Just before we left she also told us that in the 60s her brother invited 'Father Louis' from England to come to the Kampung and start the church. A church and a school was built just down the road from her house and most of the people in the area are now Christians.
The longhouse itself has been divided up and most of the families have moved into the city.
Two very different homestay experiences and so many insights into local culture and recent history.
Lunch at Yummy Express, a Sarawakian fast food chain, was surprisingly good.

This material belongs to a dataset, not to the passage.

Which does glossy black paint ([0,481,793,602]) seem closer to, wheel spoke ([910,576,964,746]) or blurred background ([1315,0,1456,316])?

Next, Matang Wildlife Centre. Not a zoo but a centre for rehabilitation of animals sold as pets and either handed in or confiscated. The goal is to restore them to the wild but I began to understand how difficult this is, and many of the animals do not leave here. Overall, though the signs for some of the animals talked about rehabilitation, we were disappointed by their poor enclosures, and we didn't see any sign of keepers investing in them. This may reflect a lack of funds especially from visitors. We paid $8 each to get in and we were the only people in the centre. We had been delighted to see the orangutans who had been successfully rehabilitated to Semmonah yesterday, but it was sad to see the enclosure and the demeanour of the orangutans here.
Nonetheless it was a treat to see macaques interacting with one another and to see the rhinoceros hornbills and sunbears.

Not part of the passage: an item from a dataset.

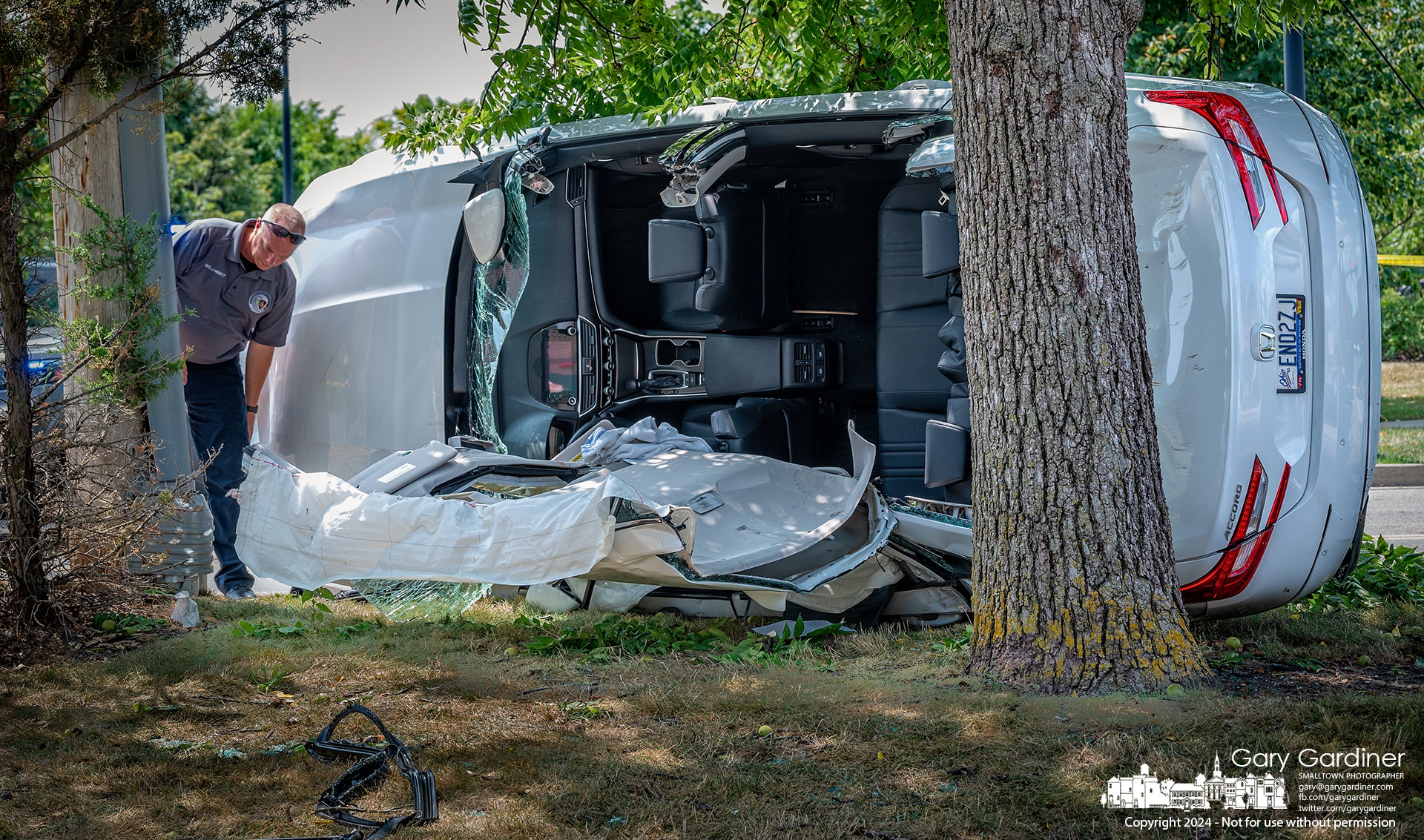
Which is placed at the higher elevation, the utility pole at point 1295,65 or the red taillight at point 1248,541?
the utility pole at point 1295,65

The wildlife Centre is part of Kubah National Park and in the afternoon we enjoyed a challenging and very hot trek through the jungle on the Belian trail - named after the very tall and straight trees which are loved for local building and for logging. According to the sign, the trail was constructed during the Japanese occupation, though whether this was by the occupiers or the occupied wasn't clear. Very sweaty and exhausted after less than an hour, we were glad to arrive at our cheap but new hotel and enjoy a shower. Then dinner at Food Republic - modern food hawkers where drinks waiters take your orders with tablets.

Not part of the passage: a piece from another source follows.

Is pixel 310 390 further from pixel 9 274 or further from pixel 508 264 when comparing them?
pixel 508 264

Then it was time for the frogs! I'd heard about the 60 different species of frogs in Kubah National Park and discovered an accredited guide online. Lucian, a Chinese background man from Kuching - had worked in Australia as a software engineer and in the telecommunications industry, and obviously felt this was a good grounding for becoming a froggy walk guide in his retirement. His enthusiasm and skill at spotting wildlife, and then identifying each one with its common and scientific name was extraordinary. He promised we'd see 10 species of frogs and hr delivered 11. Early on he learnt of Hamish's interest and expertise when he understood what it meant that the particular Pitcher plant we were looking at was detitritivorous. For those of us with no idea what that means, they eat leaf litter rather than insects.
Lucian also helped us to spot many spiders and a snake. It was a fascinating evening!
What could 'disappointment' in the title possibly refer to? We arrived back at our hotel, managed to get the TV working, and grabbed a couple of hours of sleep before watching Australia fight to a 1-1 after extra time against Egypt in the World Cup. We then collapsed in the penalty shootout. Disappointing indeed!
On the other hand, we were in Kuching, Bethany was in Uzbekistan, Elijah was at Darling Harbour, Isaac was at Springwood Sports Club and Danielle and Annie, Ben, Eloise and Levi were at home, but we were all watching and messaging together.
Football really does bring people together!